Data extracted from a collection:
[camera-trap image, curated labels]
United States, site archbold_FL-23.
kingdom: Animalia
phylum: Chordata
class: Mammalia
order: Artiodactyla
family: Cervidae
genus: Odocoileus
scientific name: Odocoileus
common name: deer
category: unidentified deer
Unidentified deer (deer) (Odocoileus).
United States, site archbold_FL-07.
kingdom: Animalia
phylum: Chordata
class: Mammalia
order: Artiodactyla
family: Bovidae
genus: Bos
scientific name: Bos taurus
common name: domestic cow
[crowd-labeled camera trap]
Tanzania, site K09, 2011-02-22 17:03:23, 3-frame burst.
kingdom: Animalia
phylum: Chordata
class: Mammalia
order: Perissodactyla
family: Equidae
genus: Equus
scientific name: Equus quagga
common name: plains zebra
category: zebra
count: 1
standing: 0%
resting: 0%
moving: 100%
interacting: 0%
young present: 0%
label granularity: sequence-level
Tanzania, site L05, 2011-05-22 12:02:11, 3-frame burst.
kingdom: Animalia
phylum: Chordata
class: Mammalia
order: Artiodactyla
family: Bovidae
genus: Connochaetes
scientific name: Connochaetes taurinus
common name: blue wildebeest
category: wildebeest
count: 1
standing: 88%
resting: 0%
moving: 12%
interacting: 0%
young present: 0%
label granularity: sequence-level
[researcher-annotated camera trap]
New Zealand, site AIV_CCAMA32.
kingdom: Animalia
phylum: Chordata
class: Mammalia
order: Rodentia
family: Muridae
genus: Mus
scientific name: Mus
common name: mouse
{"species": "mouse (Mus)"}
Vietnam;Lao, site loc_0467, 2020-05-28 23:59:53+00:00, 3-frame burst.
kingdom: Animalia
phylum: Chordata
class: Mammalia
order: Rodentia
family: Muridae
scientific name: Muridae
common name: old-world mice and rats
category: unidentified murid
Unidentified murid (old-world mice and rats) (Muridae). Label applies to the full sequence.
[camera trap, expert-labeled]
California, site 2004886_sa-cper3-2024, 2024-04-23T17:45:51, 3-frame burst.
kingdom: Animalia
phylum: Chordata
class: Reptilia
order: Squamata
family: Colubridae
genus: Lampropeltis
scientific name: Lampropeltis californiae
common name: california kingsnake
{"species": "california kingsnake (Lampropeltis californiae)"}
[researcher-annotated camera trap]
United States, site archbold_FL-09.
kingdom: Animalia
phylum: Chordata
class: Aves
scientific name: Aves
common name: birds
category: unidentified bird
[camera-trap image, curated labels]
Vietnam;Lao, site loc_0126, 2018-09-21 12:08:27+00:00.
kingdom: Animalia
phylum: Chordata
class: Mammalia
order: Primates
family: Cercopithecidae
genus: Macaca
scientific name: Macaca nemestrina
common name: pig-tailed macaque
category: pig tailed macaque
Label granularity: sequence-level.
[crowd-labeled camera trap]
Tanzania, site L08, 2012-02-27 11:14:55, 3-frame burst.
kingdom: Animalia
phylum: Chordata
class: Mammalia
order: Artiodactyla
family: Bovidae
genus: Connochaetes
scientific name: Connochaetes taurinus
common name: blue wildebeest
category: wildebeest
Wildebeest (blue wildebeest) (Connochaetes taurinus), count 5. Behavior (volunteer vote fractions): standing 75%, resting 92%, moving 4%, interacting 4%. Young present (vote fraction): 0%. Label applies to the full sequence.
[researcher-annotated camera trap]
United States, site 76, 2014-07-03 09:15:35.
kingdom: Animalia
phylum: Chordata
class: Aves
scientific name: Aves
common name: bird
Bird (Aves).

- [DESCRIPTION OF THE TASK]:
The reply should be a precise retyping of all the data.

- [OUTPUT BELOW]:
[camera-trap image, curated labels]
United States, site archbold_FL-23.
kingdom: Animalia
phylum: Chordata
class: Mammalia
order: Artiodactyla
family: Cervidae
genus: Odocoileus
scientific name: Odocoileus
common name: deer
category: unidentified deer
Unidentified deer (deer) (Odocoileus).
United States, site archbold_FL-07.
kingdom: Animalia
phylum: Chordata
class: Mammalia
order: Artiodactyla
family: Bovidae
genus: Bos
scientific name: Bos taurus
common name: domestic cow
[crowd-labeled camera trap]
Tanzania, site K09, 2011-02-22 17:03:23, 3-frame burst.
kingdom: Animalia
phylum: Chordata
class: Mammalia
order: Perissodactyla
family: Equidae
genus: Equus
scientific name: Equus quagga
common name: plains zebra
category: zebra
count: 1
standing: 0%
resting: 0%
moving: 100%
interacting: 0%
young present: 0%
label granularity: sequence-level
Tanzania, site L05, 2011-05-22 12:02:11, 3-frame burst.
kingdom: Animalia
phylum: Chordata
class: Mammalia
order: Artiodactyla
family: Bovidae
genus: Connochaetes
scientific name: Connochaetes taurinus
common name: blue wildebeest
category: wildebeest
count: 1
standing: 88%
resting: 0%
moving: 12%
interacting: 0%
young present: 0%
label granularity: sequence-level
[researcher-annotated camera trap]
New Zealand, site AIV_CCAMA32.
kingdom: Animalia
phylum: Chordata
class: Mammalia
order: Rodentia
family: Muridae
genus: Mus
scientific name: Mus
common name: mouse
{"species": "mouse (Mus)"}
Vietnam;Lao, site loc_0467, 2020-05-28 23:59:53+00:00, 3-frame burst.
kingdom: Animalia
phylum: Chordata
class: Mammalia
order: Rodentia
family: Muridae
scientific name: Muridae
common name: old-world mice and rats
category: unidentified murid
Unidentified murid (old-world mice and rats) (Muridae). Label applies to the full sequence.
[camera trap, expert-labeled]
California, site 2004886_sa-cper3-2024, 2024-04-23T17:45:51, 3-frame burst.
kingdom: Animalia
phylum: Chordata
class: Reptilia
order: Squamata
family: Colubridae
genus: Lampropeltis
scientific name: Lampropeltis californiae
common name: california kingsnake
{"species": "california kingsnake (Lampropeltis californiae)"}
[researcher-annotated camera trap]
United States, site archbold_FL-09.
kingdom: Animalia
phylum: Chordata
class: Aves
scientific name: Aves
common name: birds
category: unidentified bird
[camera-trap image, curated labels]
Vietnam;Lao, site loc_0126, 2018-09-21 12:08:27+00:00.
kingdom: Animalia
phylum: Chordata
class: Mammalia
order: Primates
family: Cercopithecidae
genus: Macaca
scientific name: Macaca nemestrina
common name: pig-tailed macaque
category: pig tailed macaque
Label granularity: sequence-level.
[crowd-labeled camera trap]
Tanzania, site L08, 2012-02-27 11:14:55, 3-frame burst.
kingdom: Animalia
phylum: Chordata
class: Mammalia
order: Artiodactyla
family: Bovidae
genus: Connochaetes
scientific name: Connochaetes taurinus
common name: blue wildebeest
category: wildebeest
Wildebeest (blue wildebeest) (Connochaetes taurinus), count 5. Behavior (volunteer vote fractions): standing 75%, resting 92%, moving 4%, interacting 4%. Young present (vote fraction): 0%. Label applies to the full sequence.
[researcher-annotated camera trap]
United States, site 76, 2014-07-03 09:15:35.
kingdom: Animalia
phylum: Chordata
class: Aves
scientific name: Aves
common name: bird
Bird (Aves).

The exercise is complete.